Dr Clack echoed the importance of early detection, strategic recovery protocols, and ongoing collaboration between human and veterinary medicine to improve long-term outcomes in equine athletes.
Rehabilitating the equine athlete
We were then treated to a lecture by Veterinary surgeon Amelia MacArthur, who provided a grounded and insightful view on equine rehabilitation, shaped by her hands-on experience running a specialist rehabilitation yard in North Yorkshire. Based at the former training yard of Peter Beaumont, her facility includes a water treadmill, deep sand gallop, extensive hacking, and a quiet stable environment, all tailored to support recovery and performance conditioning.
It is clear that MacArthur advocates for a genuinely holistic approach, not rooted in fads, but in understanding the whole horse: injury history, temperament, conformation, previous management, and future athletic goals. Rehabilitation begins with controlled exercise, which is often hand-walking, though she acknowledges the safety challenges of managing fresh horses, advising use of protective gear and sedation when necessary. In-stable physiotherapy, such as weight-shifts and limb lifts, can supplement or replace walking early on.
She stresses that rehabilitation literature often lacks clarity, so individualised programs with regular reassessment, particularly ultrasound checks, are essential. Progressive loading, surface variation, and adapting treadmill use depending on injury type all help prevent reinjury. For tendon cases, treadmill work is delayed to avoid strain from reduced slip.
Crucially, MacArthur highlighted the impact of rider weight and balance, particularly for ex-racehorses, and the importance of body condition in supporting soundness. A striking case study showed how fat loss transformed a Highland pony’s tendon recovery and competitive ability.
Tendon injury; therapy and management
The final open floor discussion of the day took place between Mark Johnston, Professor Roger Smith, Dr Tom Clack and Amelia MacArthur. The topic of military-style training programmes running parallel with equine management were discussed, particularly in managing overuse injuries like stress fractures. Key strategies include load management and gradual conditioning over 4–8 week cycles. It was noted that today’s horses, like modern human recruits, can often lack natural conditioning, especially in the feet, increasing injury risk.
Prevention is focused on structured training that supports both tendon and bone development, particularly in young horses (yearlings), where tendons must adapt before bones are heavily loaded. Ground conditions and surface variation also play a complex role in musculoskeletal health.

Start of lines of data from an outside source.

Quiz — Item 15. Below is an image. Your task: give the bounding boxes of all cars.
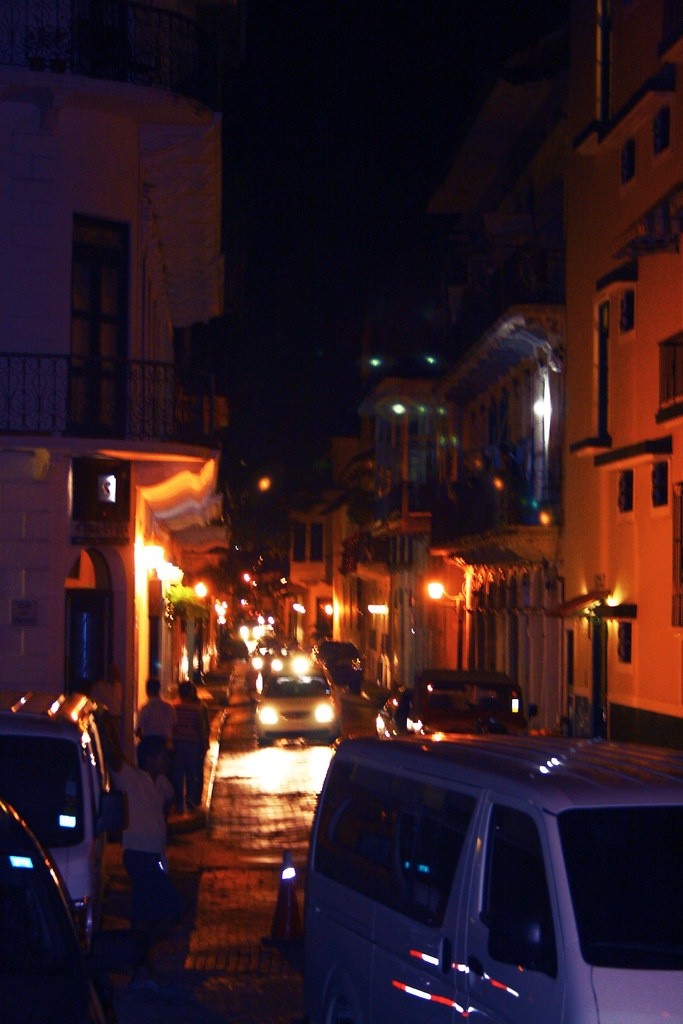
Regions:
[407,668,527,732]
[257,671,340,745]
[313,640,364,693]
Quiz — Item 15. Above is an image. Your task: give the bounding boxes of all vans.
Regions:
[1,691,114,956]
[0,799,120,1024]
[300,730,683,1023]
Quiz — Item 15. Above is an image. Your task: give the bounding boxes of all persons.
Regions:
[141,677,210,814]
[104,737,183,980]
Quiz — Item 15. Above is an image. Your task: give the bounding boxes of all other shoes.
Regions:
[188,801,197,814]
[172,800,184,816]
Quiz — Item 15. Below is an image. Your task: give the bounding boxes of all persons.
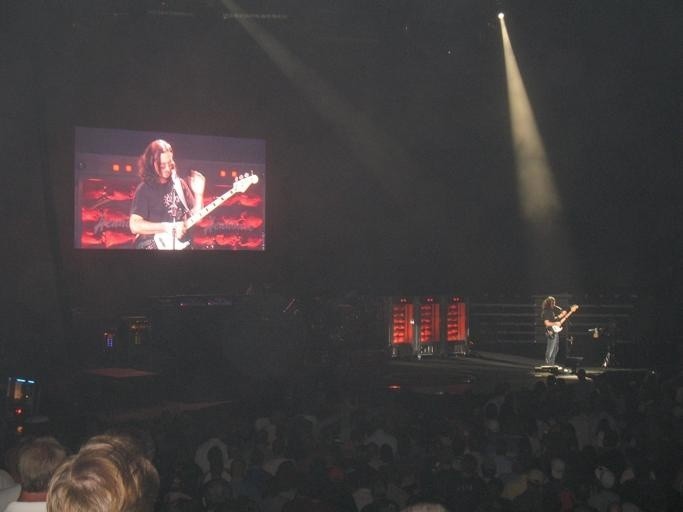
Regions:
[540,295,567,366]
[592,318,618,369]
[128,138,207,251]
[0,365,683,511]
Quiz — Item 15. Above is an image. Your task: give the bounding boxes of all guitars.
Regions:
[543,305,577,339]
[134,170,258,251]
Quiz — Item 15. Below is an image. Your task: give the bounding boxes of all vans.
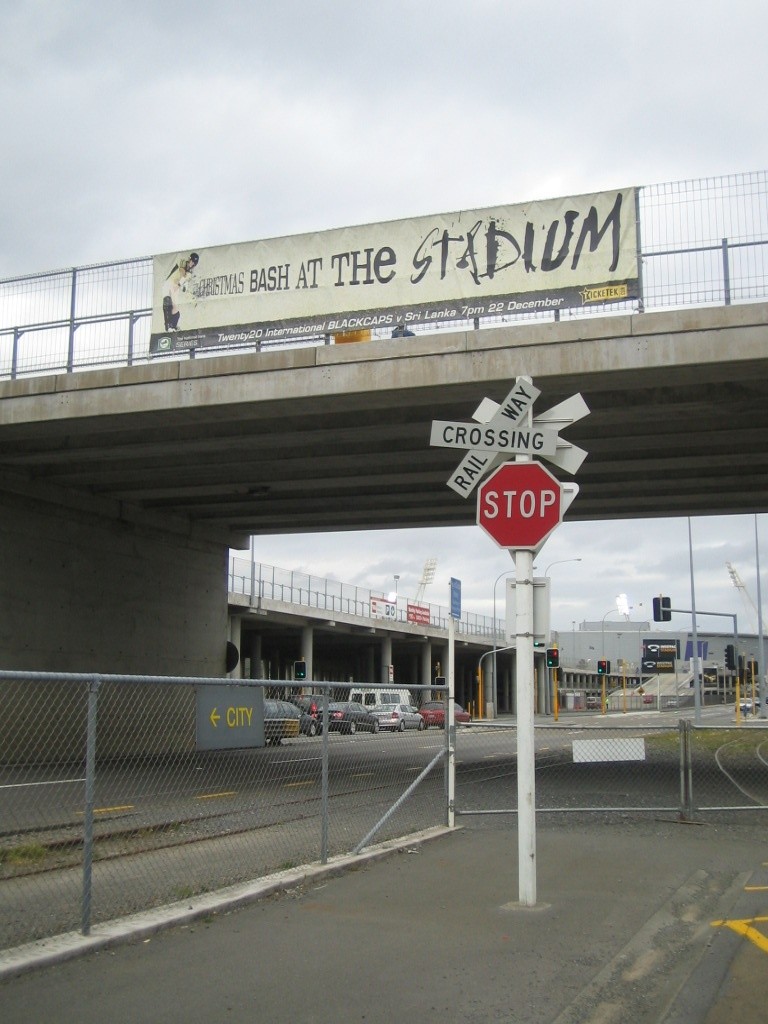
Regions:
[348,687,419,712]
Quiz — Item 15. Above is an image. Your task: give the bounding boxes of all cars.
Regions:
[287,694,380,735]
[419,701,472,729]
[264,698,318,741]
[735,697,760,712]
[369,703,425,732]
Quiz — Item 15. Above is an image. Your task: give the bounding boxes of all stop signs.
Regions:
[475,461,564,549]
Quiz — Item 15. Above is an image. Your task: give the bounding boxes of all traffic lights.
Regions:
[534,642,545,647]
[597,660,607,674]
[546,648,560,668]
[723,644,734,670]
[294,661,307,679]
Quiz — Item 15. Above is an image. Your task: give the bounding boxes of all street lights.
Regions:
[493,567,537,719]
[545,558,583,577]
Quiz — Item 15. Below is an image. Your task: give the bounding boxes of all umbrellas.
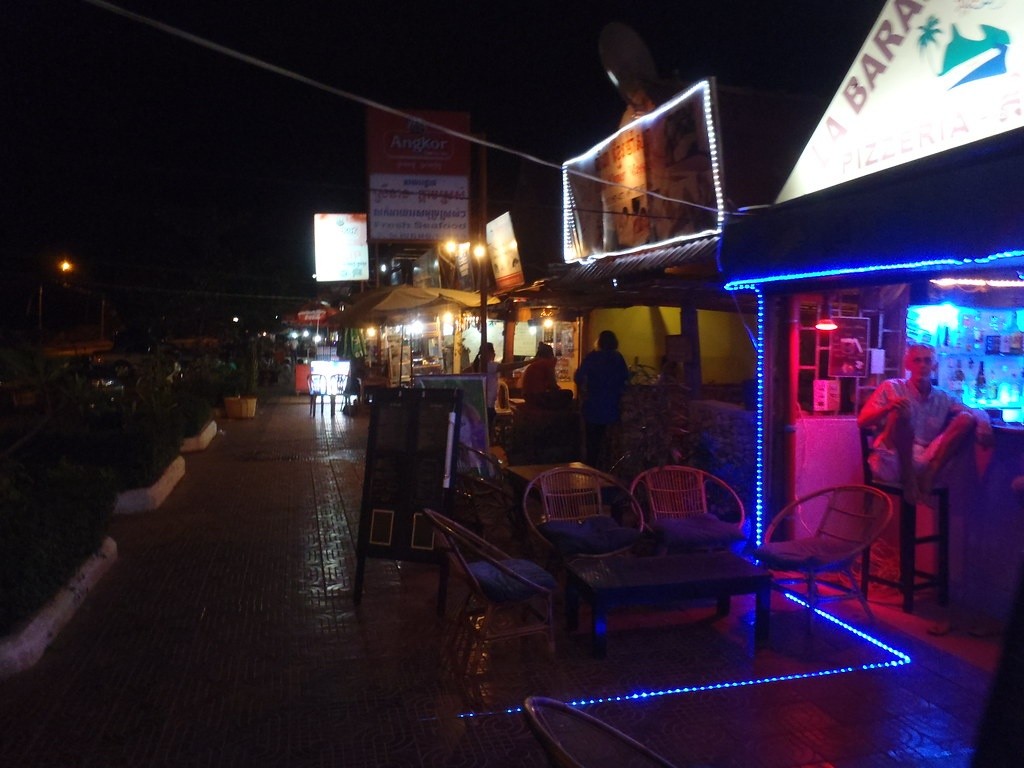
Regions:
[324,284,500,388]
[281,301,341,337]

Rehabilitation and pre-training approaches remain debated, but there's agreement that progressive, controlled exercise is essential. Tendon injuries, especially in flat racehorses, are notoriously hard to overcome. Advances in ultrasound and imaging, such as UTC and shockwave elastography offer new promise, though they come with high costs and technical demands.
National Hunt horses often return to competition successfully after injury, offering hope, but managing owner expectations remains key. Medication use, such as dexamethasone, is tightly regulated on racecourses to uphold integrity. Like elite human athletes, horses need carefully balanced workloads and rest to prevent chronic damage. While rehabilitation methods are improving, prevention remains the best strategy.
This year’s renewal of the Gerald Leigh Memorial Lectures was once again full to the brim with exciting new research and innovative thoughts from world leading experts. Attendees, all involved within various areas of the horseracing industry made for diverse and thought-provoking discussions.
The commonality amongst the lecturers and attendees alike was the undeniable commitment to ensuring the betterment of equine welfare in all avenues of bloodstock, racing and life after. Safe to say, all who attended are already looking forward to the 2026 lectures.